Opdracht 1 -> Welke proclamatie laat de stem uit de hemel horen volgens de tekst over Nebukadnezar?
Opdracht 2 -> Zet de tekst over Nebukadnezar voort vanaf de laatste zin.

Brontekst ->
##########
We moeten leren dat het woord waar is: “Wat hebt u, dat u niet hebt ontvangen? En als u het dan hebt ontvangen, waarom beroemt u zich, alsof u het niet had ontvangen?” (1Ko 4:7). De Heer Jezus is onder Zijn discipelen als Eén Die dient. Hij heeft nooit ergens over opgeschept. Integendeel, Hij heeft Zichzelf vernederd. Nebukadnezar ervaart de waarheid van het woord: “God weerstaat hoogmoedigen” (Jk 4:6). Dat zullen wij ook ervaren als we hoogmoedig zijn.

De koning is nog niet uitgesproken, de klank van de woorden is nog niet weggestorven, of er klinkt een andere stem, een stem uit de hemel. Die stem laat een proclamatie horen: “Het koningschap is van u weggegaan!” Vanaf het ogenblik dat hij zich beroemt op zijn prestaties, is hij zijn koningschap kwijt. Een gelovige die zich op eigen werken beroemt, verliest ook zijn koninklijke waardigheid en krijgt de hemel tegen zich. Wat een contrast met de Heer Jezus. Boven Hem klinkt uit de hemel de stem van “God [de] Vader” Die van Hem getuigt: “Deze is Mijn geliefde Zoon, in Wie Ik welbehagen heb gevonden” (2Pt 1:17).
##########
Beschikbare gegevens ->
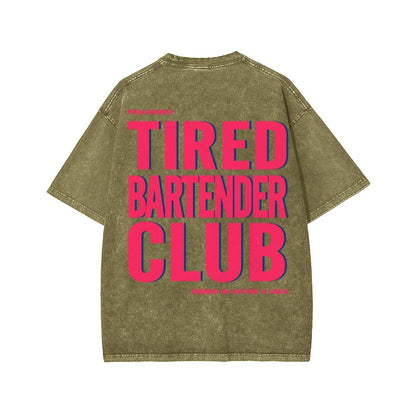 Tired Server Club Front And Back Printing Washed T-shirt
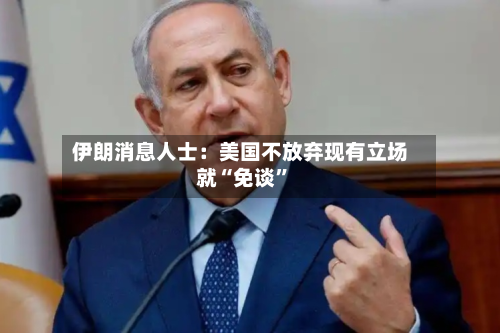 伊朗消息人士：美国不放弃现有立场就“免谈	”-第2张图片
##########
Uitwerking 1 -> De stem uit de hemel proclameert: "Het koningschap is van u weggegaan!"

Uitwerking 2 ->
Alles wat over Nebukadnezar is gezegd, komt over hem. Hij wordt op hetzelfde ogenblik van zijn verstand beroofd. Hij is plotseling krankzinnig en wordt in zijn gedrag gelijk “aan de dieren, [die] vergaan” (Ps 49:21). Zoals is aangekondigd, wordt hij door de mensen verstoten en neemt als een rund zijn plaats in tussen de runderen. Daar staat hij in het open veld en eet gras. Zo gaan zeven tijden over hem heen.

Aan de beschrijving van de droom door Nebukadnezar en de herhaling daarvan door Daniël wordt nu nog toegevoegd dat zijn haar en zijn nagels al die tijd doorgroeien. Van enige lichamelijke verzorging is geen sprake. Het beeld van de eens zo machtige heerser vervaagt steeds meer.

Zo nietig is zelfs de machtigste man op aarde als hij zich verheft tegen God door zichzelf op de plaats van God te stellen. Een dier heeft geen bewustzijn van zijn Schepper. Als een mens de verbinding met God opzegt, wordt hij gelijk aan een dier. Dit is de situatie van ieder mens die niet God, maar slechts zichzelf voor ogen heeft.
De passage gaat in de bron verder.